## [WRITTEN INSTRUCTION]
Put the data from the line containing "Of the pointed" through the end of the data, both included, into a Markdown table with the columns Row and Line. Number each row and omit blank lines.

(begin)

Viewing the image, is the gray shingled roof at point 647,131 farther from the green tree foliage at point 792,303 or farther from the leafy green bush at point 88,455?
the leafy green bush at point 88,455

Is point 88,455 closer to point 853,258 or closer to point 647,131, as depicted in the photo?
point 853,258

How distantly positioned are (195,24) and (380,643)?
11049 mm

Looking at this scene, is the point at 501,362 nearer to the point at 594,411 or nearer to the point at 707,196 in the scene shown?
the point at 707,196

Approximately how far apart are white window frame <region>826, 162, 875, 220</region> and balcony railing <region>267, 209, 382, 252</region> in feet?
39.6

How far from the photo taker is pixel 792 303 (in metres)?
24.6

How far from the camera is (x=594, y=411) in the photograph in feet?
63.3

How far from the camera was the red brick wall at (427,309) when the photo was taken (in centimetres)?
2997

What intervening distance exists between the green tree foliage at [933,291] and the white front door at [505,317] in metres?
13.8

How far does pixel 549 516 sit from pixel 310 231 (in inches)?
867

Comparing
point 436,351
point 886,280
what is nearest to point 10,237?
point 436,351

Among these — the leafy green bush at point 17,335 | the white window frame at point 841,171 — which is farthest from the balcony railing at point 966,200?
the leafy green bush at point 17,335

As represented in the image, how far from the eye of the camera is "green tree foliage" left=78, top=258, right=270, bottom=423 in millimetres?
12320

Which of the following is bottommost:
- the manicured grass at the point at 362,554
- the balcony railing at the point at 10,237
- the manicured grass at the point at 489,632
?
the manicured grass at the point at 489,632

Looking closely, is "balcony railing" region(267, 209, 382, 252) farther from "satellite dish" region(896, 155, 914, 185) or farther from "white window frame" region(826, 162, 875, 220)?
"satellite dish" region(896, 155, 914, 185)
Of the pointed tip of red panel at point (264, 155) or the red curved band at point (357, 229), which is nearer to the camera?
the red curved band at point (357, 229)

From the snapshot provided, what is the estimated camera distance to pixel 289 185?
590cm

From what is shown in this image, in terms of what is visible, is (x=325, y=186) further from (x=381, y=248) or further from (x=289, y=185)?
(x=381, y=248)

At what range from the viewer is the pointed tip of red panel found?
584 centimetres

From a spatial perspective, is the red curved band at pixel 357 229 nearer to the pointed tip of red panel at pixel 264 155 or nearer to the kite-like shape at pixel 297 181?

(end)

## [TASK OUTPUT]
| Row | Line |
|---|---|
| 1 | Of the pointed tip of red panel at point (264, 155) or the red curved band at point (357, 229), which is nearer to the camera? |
| 2 | the red curved band at point (357, 229) |
| 3 | From the snapshot provided, what is the estimated camera distance to pixel 289 185? |
| 4 | 590cm |
| 5 | From what is shown in this image, in terms of what is visible, is (x=325, y=186) further from (x=381, y=248) or further from (x=289, y=185)? |
| 6 | (x=381, y=248) |
| 7 | At what range from the viewer is the pointed tip of red panel found? |
| 8 | 584 centimetres |
| 9 | From a spatial perspective, is the red curved band at pixel 357 229 nearer to the pointed tip of red panel at pixel 264 155 or nearer to the kite-like shape at pixel 297 181? |